ST. PAUL, Minn. (AP) - The talent has always been there for Brent Burns.
Now that the 22-year-old has finally found a permanent home on the blue line for the Minnesota Wild, he is finally starting to play like it.
Burns scored off a rebound 4:41 into overtime and lifted the Wild to a 3-2 victory over the Colorado Avalanche on Sunday.
"He's taken his game to another level," coach Jacques Lemaire said of Burns. "He's just playing great."
The game seemed destined for a shootout when Wild star Marian Gaborik took the puck right in front of the net and fired a shot that Colorado goalie Peter Budaj turned away. But the puck trickled out near the left circle and Burns was there to slam home the winner.
"It was an accident," Lemaire joked. "The net above the glass, that's the one he usually hits."
Three of Burns' four goals this season have come since Feb. 8, and he also played impressive defence on Sunday against Colorado's potent offence, even drilling all-star Joe Sakic in the third period.
Burns bounced around from defence to forward and back again in his first two seasons with the Wild, but he said a growing chemistry with blue-line mate Keith Carney has made all the difference.
"If I mess up, Carney's making a good play to cover me up," Burns said. "He's been such a good part of my game getting better."
Mikko Koivu scored two goals and Niklas Backstrom made 21 saves for the Wild, who dealt their Northwest Division rivals a serious setback in their pursuit of the playoffs.
Avalanche rookie Paul Stastny assisted on a first-period goal, giving him a point in his 18th consecutive game and setting the NHL record for the longest point streak by a rookie.
But the Avalanche lost for the first time in six games and now face an uphill climb to get into the playoffs. They trail Calgary by eight points for the eighth and final playoff spot with only 13 games to play.
"I think we have to win almost every game," coach Joel Quenneville said. "Certainly we'd like to beat the Minnesotas and Calgarys going forward because they are the closest ones to us, but that's what it's like."
If Colorado can't catch the Flames and squeak into the post-season, it will be the first time Sakic and Co. go home early since 1993-94.
Milan Hejduk and Ian Laperriere scored for the Avalanche, who were dominated in puck possession for most of the game.
Minnesota has all but sewn up a playoff spot, leading the ninth-place Avs by 11 points.

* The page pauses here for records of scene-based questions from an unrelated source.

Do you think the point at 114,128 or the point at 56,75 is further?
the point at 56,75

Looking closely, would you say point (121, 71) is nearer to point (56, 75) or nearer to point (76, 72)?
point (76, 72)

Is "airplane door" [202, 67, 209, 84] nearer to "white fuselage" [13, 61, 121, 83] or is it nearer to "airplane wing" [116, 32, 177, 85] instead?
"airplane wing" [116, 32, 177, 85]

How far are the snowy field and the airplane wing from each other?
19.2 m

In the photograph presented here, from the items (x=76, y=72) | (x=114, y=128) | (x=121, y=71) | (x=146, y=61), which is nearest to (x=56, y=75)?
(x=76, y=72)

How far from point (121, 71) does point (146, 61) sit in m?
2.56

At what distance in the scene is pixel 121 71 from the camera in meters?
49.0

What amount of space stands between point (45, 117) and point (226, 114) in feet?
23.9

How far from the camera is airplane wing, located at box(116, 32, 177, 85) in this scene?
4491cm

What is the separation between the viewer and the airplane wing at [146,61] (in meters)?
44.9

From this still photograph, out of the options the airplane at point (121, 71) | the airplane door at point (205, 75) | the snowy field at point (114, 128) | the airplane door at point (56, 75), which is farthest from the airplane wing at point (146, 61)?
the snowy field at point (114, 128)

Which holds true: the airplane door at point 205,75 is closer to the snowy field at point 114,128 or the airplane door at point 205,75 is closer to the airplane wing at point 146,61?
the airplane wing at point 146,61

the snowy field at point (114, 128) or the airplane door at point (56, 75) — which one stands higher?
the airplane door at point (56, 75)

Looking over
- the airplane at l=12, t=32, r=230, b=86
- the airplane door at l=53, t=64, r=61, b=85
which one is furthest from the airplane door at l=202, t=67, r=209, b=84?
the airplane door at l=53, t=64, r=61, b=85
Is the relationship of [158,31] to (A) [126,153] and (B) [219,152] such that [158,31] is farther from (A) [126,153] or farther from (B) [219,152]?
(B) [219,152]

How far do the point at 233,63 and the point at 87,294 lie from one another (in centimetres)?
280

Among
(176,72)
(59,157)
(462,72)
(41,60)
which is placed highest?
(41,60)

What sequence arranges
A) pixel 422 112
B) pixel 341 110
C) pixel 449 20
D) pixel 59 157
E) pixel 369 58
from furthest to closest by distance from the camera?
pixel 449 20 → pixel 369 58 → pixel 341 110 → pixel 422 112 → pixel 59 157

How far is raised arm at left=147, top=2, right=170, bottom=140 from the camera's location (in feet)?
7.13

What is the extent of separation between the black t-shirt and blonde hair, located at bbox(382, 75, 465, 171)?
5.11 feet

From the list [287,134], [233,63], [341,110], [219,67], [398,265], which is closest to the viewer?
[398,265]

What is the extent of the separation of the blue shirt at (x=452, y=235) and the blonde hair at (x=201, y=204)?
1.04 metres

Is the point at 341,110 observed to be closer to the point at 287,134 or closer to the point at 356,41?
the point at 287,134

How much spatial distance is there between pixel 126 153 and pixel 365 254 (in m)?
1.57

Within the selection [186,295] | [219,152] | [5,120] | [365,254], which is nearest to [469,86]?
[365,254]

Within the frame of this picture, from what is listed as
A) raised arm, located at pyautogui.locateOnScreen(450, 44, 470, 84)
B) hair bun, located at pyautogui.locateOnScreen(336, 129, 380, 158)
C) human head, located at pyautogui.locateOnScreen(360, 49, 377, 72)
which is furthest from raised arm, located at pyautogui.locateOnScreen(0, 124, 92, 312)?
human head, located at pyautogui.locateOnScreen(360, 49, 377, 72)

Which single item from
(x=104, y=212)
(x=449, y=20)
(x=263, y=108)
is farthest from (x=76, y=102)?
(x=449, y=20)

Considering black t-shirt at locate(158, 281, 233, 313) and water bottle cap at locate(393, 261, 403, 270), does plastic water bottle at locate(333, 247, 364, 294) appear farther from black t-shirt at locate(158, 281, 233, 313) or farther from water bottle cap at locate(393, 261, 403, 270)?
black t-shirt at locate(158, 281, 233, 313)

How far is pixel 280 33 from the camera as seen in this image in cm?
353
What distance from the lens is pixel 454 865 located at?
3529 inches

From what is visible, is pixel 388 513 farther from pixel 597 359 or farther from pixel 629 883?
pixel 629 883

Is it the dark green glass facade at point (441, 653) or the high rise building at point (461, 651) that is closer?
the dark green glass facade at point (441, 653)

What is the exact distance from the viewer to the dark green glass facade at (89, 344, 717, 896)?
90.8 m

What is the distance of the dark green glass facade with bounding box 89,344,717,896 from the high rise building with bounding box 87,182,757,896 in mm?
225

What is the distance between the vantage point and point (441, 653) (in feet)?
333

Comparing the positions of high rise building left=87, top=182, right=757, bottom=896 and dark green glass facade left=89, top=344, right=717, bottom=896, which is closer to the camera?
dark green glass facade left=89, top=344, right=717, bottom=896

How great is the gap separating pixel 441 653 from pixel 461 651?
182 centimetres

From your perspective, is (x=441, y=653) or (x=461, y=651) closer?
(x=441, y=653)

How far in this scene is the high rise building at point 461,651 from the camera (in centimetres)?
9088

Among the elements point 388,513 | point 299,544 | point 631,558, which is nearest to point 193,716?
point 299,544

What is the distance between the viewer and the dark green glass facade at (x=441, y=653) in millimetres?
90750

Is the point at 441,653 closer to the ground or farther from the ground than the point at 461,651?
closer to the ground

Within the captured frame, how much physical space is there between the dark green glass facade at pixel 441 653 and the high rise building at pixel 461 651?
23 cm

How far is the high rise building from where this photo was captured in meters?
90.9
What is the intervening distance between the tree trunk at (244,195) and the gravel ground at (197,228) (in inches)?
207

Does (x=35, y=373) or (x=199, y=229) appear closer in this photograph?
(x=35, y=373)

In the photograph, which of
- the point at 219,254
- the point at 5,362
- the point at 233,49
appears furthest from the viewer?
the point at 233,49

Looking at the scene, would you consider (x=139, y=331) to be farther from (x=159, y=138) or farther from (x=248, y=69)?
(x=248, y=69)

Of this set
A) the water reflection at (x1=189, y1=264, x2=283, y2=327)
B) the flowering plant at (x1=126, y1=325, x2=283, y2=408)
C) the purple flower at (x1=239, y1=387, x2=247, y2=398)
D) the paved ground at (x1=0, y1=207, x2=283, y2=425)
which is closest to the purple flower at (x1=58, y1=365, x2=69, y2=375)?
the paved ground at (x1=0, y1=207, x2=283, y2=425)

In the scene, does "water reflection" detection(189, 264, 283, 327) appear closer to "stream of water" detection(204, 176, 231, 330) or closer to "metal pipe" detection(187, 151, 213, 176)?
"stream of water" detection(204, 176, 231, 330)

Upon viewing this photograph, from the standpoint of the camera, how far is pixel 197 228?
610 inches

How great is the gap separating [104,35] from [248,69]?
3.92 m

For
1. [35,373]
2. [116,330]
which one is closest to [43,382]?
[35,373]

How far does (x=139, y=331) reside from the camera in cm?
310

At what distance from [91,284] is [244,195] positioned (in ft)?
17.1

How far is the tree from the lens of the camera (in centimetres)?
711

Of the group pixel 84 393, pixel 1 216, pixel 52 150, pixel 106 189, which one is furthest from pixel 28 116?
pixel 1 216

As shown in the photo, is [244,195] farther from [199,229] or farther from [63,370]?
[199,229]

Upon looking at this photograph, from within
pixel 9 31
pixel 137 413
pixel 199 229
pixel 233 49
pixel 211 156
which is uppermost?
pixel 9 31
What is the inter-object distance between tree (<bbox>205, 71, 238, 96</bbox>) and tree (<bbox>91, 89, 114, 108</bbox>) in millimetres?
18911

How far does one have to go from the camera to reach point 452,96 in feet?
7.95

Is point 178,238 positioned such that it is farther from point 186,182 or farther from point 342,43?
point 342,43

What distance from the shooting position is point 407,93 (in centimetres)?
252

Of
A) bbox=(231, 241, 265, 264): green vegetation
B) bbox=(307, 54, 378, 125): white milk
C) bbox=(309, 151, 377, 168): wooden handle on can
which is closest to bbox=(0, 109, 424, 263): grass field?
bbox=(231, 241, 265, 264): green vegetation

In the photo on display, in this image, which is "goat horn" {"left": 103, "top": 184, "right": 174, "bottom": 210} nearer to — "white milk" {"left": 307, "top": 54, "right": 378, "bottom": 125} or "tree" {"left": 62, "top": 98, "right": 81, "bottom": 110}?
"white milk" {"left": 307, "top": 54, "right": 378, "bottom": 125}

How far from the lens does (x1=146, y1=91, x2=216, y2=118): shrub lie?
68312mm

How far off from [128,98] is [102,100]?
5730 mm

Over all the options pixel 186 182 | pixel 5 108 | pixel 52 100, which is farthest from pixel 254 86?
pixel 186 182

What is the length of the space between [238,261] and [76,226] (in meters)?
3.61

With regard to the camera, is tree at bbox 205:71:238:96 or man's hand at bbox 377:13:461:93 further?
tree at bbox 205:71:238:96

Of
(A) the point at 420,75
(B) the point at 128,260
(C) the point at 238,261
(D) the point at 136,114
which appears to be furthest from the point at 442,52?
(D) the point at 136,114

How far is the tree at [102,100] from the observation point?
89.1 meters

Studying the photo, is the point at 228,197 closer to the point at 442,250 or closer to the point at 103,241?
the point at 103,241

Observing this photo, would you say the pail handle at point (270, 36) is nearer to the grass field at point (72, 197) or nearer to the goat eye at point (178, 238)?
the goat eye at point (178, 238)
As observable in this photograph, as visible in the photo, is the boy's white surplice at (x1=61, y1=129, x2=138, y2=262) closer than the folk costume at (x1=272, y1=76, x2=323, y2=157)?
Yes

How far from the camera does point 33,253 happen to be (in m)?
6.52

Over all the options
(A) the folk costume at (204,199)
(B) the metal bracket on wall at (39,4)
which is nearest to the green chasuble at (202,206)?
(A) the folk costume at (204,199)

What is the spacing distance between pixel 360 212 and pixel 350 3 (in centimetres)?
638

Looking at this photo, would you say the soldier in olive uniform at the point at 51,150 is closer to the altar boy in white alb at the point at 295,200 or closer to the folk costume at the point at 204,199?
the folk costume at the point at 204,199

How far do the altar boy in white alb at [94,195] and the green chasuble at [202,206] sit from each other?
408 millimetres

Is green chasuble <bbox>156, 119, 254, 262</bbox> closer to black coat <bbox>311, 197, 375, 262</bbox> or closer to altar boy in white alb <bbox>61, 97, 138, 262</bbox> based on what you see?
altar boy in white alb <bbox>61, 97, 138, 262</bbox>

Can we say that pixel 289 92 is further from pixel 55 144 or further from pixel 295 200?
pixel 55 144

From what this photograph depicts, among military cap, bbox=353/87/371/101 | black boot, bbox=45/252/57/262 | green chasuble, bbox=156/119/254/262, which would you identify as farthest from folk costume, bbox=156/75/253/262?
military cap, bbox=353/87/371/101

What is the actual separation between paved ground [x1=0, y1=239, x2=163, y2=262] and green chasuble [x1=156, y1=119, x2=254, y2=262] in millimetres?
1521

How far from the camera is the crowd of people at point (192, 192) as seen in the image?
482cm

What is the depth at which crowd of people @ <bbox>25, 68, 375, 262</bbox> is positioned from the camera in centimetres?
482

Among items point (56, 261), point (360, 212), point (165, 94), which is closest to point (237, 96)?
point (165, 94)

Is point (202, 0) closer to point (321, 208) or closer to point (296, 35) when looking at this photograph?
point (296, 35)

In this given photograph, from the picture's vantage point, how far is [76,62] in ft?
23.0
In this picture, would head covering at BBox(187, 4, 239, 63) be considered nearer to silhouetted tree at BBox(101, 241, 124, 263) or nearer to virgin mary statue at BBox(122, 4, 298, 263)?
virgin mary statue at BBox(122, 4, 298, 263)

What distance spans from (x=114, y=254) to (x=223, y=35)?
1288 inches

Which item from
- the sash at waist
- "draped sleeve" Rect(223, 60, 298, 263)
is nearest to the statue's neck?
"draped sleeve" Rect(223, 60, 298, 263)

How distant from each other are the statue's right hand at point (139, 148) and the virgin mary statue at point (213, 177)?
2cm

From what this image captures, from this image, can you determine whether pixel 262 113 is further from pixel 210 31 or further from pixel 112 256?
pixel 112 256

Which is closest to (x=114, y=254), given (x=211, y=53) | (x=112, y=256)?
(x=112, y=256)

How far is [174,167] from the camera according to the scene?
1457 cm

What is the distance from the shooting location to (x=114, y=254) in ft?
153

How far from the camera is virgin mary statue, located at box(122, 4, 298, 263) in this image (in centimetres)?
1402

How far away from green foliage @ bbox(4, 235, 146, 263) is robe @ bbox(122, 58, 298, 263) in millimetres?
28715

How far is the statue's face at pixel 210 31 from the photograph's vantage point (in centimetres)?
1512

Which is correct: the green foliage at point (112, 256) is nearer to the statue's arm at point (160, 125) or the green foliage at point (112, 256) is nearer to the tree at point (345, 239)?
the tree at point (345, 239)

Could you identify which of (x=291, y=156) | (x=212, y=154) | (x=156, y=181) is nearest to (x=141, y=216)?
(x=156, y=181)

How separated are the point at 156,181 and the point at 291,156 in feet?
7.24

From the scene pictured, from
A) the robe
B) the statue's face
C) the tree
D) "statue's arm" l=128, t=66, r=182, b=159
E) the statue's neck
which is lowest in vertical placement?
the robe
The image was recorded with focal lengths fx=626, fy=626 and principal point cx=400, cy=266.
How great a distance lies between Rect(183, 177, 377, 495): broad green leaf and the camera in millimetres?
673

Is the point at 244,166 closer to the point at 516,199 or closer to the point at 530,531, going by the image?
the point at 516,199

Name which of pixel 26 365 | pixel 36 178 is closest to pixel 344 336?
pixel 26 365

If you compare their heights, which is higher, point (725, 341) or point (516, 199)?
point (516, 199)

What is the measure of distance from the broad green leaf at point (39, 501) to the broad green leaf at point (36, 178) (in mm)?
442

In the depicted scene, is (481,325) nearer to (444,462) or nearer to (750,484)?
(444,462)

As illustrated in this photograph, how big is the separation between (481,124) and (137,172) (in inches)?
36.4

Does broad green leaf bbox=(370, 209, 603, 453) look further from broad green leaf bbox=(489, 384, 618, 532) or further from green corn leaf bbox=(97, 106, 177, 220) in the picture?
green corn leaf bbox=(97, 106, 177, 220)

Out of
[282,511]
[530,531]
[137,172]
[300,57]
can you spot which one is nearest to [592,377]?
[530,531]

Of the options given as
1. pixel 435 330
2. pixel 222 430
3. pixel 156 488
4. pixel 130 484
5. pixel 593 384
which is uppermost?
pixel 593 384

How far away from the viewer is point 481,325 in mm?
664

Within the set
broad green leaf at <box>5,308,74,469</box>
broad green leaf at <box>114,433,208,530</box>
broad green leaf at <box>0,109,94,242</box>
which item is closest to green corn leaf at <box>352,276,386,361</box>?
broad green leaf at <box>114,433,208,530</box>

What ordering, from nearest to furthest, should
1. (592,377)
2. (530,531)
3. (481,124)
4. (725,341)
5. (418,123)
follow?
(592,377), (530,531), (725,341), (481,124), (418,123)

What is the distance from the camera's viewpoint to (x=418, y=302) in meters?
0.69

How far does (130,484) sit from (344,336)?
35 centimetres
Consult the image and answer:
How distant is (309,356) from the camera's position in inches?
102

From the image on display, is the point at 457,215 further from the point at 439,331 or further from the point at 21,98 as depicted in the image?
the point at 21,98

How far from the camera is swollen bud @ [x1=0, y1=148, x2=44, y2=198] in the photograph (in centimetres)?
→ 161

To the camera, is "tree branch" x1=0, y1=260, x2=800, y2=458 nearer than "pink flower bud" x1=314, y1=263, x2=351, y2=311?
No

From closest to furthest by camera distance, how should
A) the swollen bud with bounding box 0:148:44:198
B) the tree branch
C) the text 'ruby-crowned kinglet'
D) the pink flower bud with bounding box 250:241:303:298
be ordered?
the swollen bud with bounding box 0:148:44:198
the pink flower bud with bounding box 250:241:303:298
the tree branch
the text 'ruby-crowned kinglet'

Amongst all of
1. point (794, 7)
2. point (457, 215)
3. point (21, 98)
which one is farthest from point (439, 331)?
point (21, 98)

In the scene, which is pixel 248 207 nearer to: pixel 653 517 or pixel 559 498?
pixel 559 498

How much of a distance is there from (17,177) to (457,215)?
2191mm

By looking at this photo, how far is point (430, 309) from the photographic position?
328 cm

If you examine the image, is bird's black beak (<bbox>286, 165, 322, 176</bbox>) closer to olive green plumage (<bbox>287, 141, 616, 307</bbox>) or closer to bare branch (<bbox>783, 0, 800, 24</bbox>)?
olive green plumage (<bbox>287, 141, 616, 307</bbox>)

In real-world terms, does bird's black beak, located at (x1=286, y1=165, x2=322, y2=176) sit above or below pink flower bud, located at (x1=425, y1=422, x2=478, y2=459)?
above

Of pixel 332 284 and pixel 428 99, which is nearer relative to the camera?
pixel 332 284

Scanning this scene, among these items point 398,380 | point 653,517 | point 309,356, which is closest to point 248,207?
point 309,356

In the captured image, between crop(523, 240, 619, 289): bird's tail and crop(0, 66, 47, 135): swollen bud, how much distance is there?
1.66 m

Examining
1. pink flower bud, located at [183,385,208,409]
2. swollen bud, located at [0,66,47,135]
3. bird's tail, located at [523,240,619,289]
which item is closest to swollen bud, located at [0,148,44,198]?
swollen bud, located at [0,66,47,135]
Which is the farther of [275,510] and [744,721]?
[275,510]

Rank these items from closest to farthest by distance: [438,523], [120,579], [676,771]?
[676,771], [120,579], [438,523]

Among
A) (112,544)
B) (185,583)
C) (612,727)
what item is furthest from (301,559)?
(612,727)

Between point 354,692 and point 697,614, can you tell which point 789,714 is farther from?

Colorado took a 2-1 lead midway through an exciting third period when Laperriere took a centring pass from Ben Guite and beat Backstrom on the stick side.
The Wild needed just 22 seconds to respond. Pavol Demitra grabbed a loose puck behind the Colorado net and found Koivu to the left of Budaj. Koivu slipped the puck in on the short side, tying the game with just under 10 minutes to play.
Koivu's only other two-goal game this season came at Colorado on Feb. 1, and he has scored seven of his 16 goals this year against the Avalanche.
"We got at least a point, fortunately," Budaj said. "It's pretty disappointing because we need two. But it's not the end of the world."
Hejduk's power-play goal in the first period tied the game 1-1 and got Stastny into the record books.
Stastny got the second assist on that goal, breaking the NHL rookie record set by Teemu Selanne in 1993.
Rookie point streaks seem to run in the Stastny family.
Paul's father, Hall of Famer Peter Stastny, had a point in 16 straight games as a rookie with Quebec in 1980-81. Paul also set a record for getting a point in his 14th straight road game, surpassing his uncle Marian Stastny's 13 straight road games as a rookie with the Nordiques in 1981-82.
"It's something special that I'll look back on probably in the summertime," Stastny said. "But right now it's tough to take after losing 3-2 in a big game for us in overtime."
Notes: Colorado RW Marek Svatos (groin) was listed as day-to-day but did not dress. ... Wild enforcer Derek Boogaard (back) did not play. ... Carney had three penalties in the game, which led to two Avalanche goals. ... Hejduk has scored a goal in four straight games.